**ASSIGNMENT:** Restate, word for word, every line of the data.

═══

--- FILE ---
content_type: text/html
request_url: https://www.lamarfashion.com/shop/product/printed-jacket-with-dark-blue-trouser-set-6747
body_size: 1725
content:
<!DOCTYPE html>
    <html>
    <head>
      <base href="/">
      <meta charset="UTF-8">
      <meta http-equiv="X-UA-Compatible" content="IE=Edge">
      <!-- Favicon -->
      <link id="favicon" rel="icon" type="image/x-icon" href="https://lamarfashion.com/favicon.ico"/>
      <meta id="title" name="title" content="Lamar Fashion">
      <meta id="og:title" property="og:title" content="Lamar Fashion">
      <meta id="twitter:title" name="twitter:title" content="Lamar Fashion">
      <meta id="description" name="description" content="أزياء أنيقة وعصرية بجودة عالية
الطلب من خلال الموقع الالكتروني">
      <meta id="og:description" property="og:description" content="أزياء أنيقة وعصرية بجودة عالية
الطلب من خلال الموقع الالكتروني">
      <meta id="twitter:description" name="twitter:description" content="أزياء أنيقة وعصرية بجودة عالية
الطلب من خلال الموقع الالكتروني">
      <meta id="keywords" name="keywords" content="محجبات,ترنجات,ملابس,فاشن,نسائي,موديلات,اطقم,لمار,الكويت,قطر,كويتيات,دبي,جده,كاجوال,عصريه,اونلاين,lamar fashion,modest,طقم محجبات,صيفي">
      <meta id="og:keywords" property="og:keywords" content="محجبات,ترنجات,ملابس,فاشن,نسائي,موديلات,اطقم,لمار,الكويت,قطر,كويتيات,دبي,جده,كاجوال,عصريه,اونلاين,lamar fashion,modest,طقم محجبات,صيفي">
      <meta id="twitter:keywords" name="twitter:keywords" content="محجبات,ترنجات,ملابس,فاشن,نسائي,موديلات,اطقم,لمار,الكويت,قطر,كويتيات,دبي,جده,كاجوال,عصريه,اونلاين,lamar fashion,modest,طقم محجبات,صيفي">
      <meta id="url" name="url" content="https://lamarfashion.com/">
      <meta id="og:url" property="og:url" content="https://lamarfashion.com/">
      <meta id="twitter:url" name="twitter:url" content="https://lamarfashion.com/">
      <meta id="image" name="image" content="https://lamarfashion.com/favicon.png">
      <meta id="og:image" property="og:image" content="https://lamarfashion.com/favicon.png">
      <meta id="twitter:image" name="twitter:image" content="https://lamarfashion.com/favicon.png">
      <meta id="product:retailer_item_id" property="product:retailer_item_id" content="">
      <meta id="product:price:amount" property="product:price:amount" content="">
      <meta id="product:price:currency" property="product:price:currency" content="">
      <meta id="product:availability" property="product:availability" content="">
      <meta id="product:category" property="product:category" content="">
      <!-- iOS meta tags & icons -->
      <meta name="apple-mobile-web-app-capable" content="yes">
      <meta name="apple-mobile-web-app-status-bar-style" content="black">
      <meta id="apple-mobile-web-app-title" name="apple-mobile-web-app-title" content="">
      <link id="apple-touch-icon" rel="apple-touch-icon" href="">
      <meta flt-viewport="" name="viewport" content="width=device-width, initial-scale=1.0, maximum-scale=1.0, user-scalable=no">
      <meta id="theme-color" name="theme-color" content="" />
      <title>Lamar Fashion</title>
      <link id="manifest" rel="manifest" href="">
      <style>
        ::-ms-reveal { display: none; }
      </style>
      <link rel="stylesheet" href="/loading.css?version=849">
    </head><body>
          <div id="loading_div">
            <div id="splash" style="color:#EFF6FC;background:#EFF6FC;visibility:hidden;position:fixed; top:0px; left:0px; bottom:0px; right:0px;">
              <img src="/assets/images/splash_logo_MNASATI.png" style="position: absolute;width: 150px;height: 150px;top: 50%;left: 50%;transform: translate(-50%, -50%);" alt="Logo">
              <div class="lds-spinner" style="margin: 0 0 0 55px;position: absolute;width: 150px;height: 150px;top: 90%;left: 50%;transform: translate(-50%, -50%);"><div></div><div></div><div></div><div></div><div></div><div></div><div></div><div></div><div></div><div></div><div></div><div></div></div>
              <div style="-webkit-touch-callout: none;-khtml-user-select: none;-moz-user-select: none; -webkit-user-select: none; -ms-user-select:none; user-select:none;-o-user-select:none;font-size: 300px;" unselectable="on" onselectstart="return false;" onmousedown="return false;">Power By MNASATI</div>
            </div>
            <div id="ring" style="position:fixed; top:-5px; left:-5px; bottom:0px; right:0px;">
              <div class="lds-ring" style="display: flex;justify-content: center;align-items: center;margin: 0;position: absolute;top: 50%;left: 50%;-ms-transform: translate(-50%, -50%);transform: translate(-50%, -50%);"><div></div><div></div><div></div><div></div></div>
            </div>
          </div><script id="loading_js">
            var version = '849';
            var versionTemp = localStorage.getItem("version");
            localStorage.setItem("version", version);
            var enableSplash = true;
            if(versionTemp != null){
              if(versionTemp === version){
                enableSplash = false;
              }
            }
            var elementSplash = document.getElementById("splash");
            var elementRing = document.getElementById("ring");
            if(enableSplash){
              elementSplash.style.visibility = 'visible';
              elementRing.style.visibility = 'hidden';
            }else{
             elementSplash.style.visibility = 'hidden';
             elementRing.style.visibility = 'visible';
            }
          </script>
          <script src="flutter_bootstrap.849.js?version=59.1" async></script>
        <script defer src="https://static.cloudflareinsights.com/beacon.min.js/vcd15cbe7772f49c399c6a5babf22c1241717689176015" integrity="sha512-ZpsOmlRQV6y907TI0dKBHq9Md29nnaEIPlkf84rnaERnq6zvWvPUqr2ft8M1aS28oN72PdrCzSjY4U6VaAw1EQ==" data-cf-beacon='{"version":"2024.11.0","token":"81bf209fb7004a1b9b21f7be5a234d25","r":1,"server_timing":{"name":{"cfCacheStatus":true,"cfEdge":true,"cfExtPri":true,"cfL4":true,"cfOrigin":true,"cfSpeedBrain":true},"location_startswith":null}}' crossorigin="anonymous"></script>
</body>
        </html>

═══

**COMPLETED TASK:**
--- FILE ---
content_type: text/html
request_url: https://www.lamarfashion.com/shop/product/printed-jacket-with-dark-blue-trouser-set-6747
body_size: 1725
content:
<!DOCTYPE html>
    <html>
    <head>
      <base href="/">
      <meta charset="UTF-8">
      <meta http-equiv="X-UA-Compatible" content="IE=Edge">
      <!-- Favicon -->
      <link id="favicon" rel="icon" type="image/x-icon" href="https://lamarfashion.com/favicon.ico"/>
      <meta id="title" name="title" content="Lamar Fashion">
      <meta id="og:title" property="og:title" content="Lamar Fashion">
      <meta id="twitter:title" name="twitter:title" content="Lamar Fashion">
      <meta id="description" name="description" content="أزياء أنيقة وعصرية بجودة عالية
الطلب من خلال الموقع الالكتروني">
      <meta id="og:description" property="og:description" content="أزياء أنيقة وعصرية بجودة عالية
الطلب من خلال الموقع الالكتروني">
      <meta id="twitter:description" name="twitter:description" content="أزياء أنيقة وعصرية بجودة عالية
الطلب من خلال الموقع الالكتروني">
      <meta id="keywords" name="keywords" content="محجبات,ترنجات,ملابس,فاشن,نسائي,موديلات,اطقم,لمار,الكويت,قطر,كويتيات,دبي,جده,كاجوال,عصريه,اونلاين,lamar fashion,modest,طقم محجبات,صيفي">
      <meta id="og:keywords" property="og:keywords" content="محجبات,ترنجات,ملابس,فاشن,نسائي,موديلات,اطقم,لمار,الكويت,قطر,كويتيات,دبي,جده,كاجوال,عصريه,اونلاين,lamar fashion,modest,طقم محجبات,صيفي">
      <meta id="twitter:keywords" name="twitter:keywords" content="محجبات,ترنجات,ملابس,فاشن,نسائي,موديلات,اطقم,لمار,الكويت,قطر,كويتيات,دبي,جده,كاجوال,عصريه,اونلاين,lamar fashion,modest,طقم محجبات,صيفي">
      <meta id="url" name="url" content="https://lamarfashion.com/">
      <meta id="og:url" property="og:url" content="https://lamarfashion.com/">
      <meta id="twitter:url" name="twitter:url" content="https://lamarfashion.com/">
      <meta id="image" name="image" content="https://lamarfashion.com/favicon.png">
      <meta id="og:image" property="og:image" content="https://lamarfashion.com/favicon.png">
      <meta id="twitter:image" name="twitter:image" content="https://lamarfashion.com/favicon.png">
      <meta id="product:retailer_item_id" property="product:retailer_item_id" content="">
      <meta id="product:price:amount" property="product:price:amount" content="">
      <meta id="product:price:currency" property="product:price:currency" content="">
      <meta id="product:availability" property="product:availability" content="">
      <meta id="product:category" property="product:category" content="">
      <!-- iOS meta tags & icons -->
      <meta name="apple-mobile-web-app-capable" content="yes">
      <meta name="apple-mobile-web-app-status-bar-style" content="black">
      <meta id="apple-mobile-web-app-title" name="apple-mobile-web-app-title" content="">
      <link id="apple-touch-icon" rel="apple-touch-icon" href="">
      <meta flt-viewport="" name="viewport" content="width=device-width, initial-scale=1.0, maximum-scale=1.0, user-scalable=no">
      <meta id="theme-color" name="theme-color" content="" />
      <title>Lamar Fashion</title>
      <link id="manifest" rel="manifest" href="">
      <style>
        ::-ms-reveal { display: none; }
      </style>
      <link rel="stylesheet" href="/loading.css?version=849">
    </head><body>
          <div id="loading_div">
            <div id="splash" style="color:#EFF6FC;background:#EFF6FC;visibility:hidden;position:fixed; top:0px; left:0px; bottom:0px; right:0px;">
              <img src="/assets/images/splash_logo_MNASATI.png" style="position: absolute;width: 150px;height: 150px;top: 50%;left: 50%;transform: translate(-50%, -50%);" alt="Logo">
              <div class="lds-spinner" style="margin: 0 0 0 55px;position: absolute;width: 150px;height: 150px;top: 90%;left: 50%;transform: translate(-50%, -50%);"><div></div><div></div><div></div><div></div><div></div><div></div><div></div><div></div><div></div><div></div><div></div><div></div></div>
              <div style="-webkit-touch-callout: none;-khtml-user-select: none;-moz-user-select: none; -webkit-user-select: none; -ms-user-select:none; user-select:none;-o-user-select:none;font-size: 300px;" unselectable="on" onselectstart="return false;" onmousedown="return false;">Power By MNASATI</div>
            </div>
            <div id="ring" style="position:fixed; top:-5px; left:-5px; bottom:0px; right:0px;">
              <div class="lds-ring" style="display: flex;justify-content: center;align-items: center;margin: 0;position: absolute;top: 50%;left: 50%;-ms-transform: translate(-50%, -50%);transform: translate(-50%, -50%);"><div></div><div></div><div></div><div></div></div>
            </div>
          </div><script id="loading_js">
            var version = '849';
            var versionTemp = localStorage.getItem("version");
            localStorage.setItem("version", version);
            var enableSplash = true;
            if(versionTemp != null){
              if(versionTemp === version){
                enableSplash = false;
              }
            }
            var elementSplash = document.getElementById("splash");
            var elementRing = document.getElementById("ring");
            if(enableSplash){
              elementSplash.style.visibility = 'visible';
              elementRing.style.visibility = 'hidden';
            }else{
             elementSplash.style.visibility = 'hidden';
             elementRing.style.visibility = 'visible';
            }
          </script>
          <script src="flutter_bootstrap.849.js?version=59.1" async></script>
        <script defer src="https://static.cloudflareinsights.com/beacon.min.js/vcd15cbe7772f49c399c6a5babf22c1241717689176015" integrity="sha512-ZpsOmlRQV6y907TI0dKBHq9Md29nnaEIPlkf84rnaERnq6zvWvPUqr2ft8M1aS28oN72PdrCzSjY4U6VaAw1EQ==" data-cf-beacon='{"version":"2024.11.0","token":"81bf209fb7004a1b9b21f7be5a234d25","r":1,"server_timing":{"name":{"cfCacheStatus":true,"cfEdge":true,"cfExtPri":true,"cfL4":true,"cfOrigin":true,"cfSpeedBrain":true},"location_startswith":null}}' crossorigin="anonymous"></script>
</body>
        </html>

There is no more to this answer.